Leider weiß ich nicht, was auf dem Klappentext des Schutzumschlages zu lesen und zu sehen war, denn mein Exemplar, vor 1979 für fünf Mark in einem Berliner Antiquariat erworben, hatte keinen Umschlag mehr. Dafür waren und sind einige der Illustrationen von Hans Baltzer akribisch und mit viel Druck auf das wahrlich nicht sehr stabile Papier nachgezogen worden, vermutlich von einem Verklemmten, den die Zeichnung der Petra im Schlüpfer, sich oben ohne etwas über den Kopf ziehend, so sehr animierte, dass er es auch ohne Buch immer sehen können wollte. Das Buch trägt den Untertitel „Eine Liebesgeschichte“ und erschien 1956 im Verlag Das Neue Berlin.

Wenn es denn stimmt, was Annette Leo in ihrer Strittmatter-Biografie behauptet, dass nämlich Strittmatter 1951 einen Generalvertrag mit dem Aufbau-Verlag abschloss, dann wäre es interessant zu erfahren, warum schon wenige Jahre später und nur für dieses eine Buch, der Generalvertrag seine Gültigkeit nicht einforderte. Da Annette Leo die Liebesgeschichte „Paul und die Dame Daniel“ aber gar nicht kennt, jedenfalls erwähnt sie sie an keiner einzigen Stelle ihres umfänglichen Buches, nicht einmal im Werkverzeichnis, kann sie die Frage danach weder stellen noch beantworten.
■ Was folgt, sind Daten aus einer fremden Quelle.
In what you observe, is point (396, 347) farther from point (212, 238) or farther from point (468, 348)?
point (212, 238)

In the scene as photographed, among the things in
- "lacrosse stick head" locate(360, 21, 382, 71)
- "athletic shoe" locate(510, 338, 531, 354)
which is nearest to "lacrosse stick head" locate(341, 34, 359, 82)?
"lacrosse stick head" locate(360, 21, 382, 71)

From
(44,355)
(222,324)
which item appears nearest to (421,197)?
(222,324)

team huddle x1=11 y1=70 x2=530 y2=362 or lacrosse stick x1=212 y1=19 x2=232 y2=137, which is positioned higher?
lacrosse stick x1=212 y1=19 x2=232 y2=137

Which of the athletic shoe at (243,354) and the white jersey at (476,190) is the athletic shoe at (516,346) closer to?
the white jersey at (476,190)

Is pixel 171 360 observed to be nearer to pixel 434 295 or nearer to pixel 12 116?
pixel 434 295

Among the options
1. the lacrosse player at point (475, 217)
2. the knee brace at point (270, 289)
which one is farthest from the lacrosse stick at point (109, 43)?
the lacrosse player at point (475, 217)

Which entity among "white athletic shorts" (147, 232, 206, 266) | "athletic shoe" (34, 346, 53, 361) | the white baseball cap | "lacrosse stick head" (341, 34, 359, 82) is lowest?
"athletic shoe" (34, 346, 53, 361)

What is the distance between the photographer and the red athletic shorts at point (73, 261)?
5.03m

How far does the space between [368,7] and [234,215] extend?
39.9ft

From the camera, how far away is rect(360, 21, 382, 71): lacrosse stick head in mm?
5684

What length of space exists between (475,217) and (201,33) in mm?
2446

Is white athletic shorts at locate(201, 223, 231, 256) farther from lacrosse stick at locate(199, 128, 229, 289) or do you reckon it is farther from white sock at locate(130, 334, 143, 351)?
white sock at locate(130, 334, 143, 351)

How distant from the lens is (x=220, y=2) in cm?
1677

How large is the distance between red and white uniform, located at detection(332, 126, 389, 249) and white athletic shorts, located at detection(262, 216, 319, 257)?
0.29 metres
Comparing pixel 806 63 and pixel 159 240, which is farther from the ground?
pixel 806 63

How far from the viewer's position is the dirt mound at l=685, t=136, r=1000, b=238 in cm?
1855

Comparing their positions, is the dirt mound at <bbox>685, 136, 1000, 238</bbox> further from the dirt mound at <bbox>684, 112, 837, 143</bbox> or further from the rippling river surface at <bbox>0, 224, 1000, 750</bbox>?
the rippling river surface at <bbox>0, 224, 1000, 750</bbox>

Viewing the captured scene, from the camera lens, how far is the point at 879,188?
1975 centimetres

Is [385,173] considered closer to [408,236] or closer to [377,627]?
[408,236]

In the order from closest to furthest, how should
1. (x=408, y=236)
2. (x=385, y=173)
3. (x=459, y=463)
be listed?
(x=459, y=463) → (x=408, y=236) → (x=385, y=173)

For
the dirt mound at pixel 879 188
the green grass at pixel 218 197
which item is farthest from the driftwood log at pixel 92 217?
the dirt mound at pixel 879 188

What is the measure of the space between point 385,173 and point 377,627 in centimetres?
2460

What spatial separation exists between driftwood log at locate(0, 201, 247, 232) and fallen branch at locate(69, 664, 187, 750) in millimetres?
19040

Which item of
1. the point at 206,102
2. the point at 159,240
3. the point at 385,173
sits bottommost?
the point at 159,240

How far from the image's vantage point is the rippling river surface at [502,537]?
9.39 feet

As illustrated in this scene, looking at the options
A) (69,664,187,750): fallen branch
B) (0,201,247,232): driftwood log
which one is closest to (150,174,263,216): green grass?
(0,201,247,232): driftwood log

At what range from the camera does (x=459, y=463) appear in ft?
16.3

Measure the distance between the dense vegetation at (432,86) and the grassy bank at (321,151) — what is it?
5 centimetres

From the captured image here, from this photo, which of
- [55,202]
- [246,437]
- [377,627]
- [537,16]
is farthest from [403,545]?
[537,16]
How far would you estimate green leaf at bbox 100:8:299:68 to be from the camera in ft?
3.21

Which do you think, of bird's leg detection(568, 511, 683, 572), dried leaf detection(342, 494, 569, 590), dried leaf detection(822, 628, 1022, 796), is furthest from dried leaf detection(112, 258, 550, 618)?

In den in diesem Jahr erstmals veröffentlichten Tagebuchauszügen Strittmatters unter dem Titel „Nachrichten aus meinem Leben“ (Aufbau-Verlag) taucht die Liebesgeschichte ein einziges Mal auf, unter dem Datum des 29. Dezember 1955. Herausgeberin Almut Giesecke hält eine irgendwie geartete Anmerkung ihrerseits zu diesem somit fast verschwiegenen Buch für überflüssig, nennt im Apparat lediglich Verlag und Erscheinungsjahr.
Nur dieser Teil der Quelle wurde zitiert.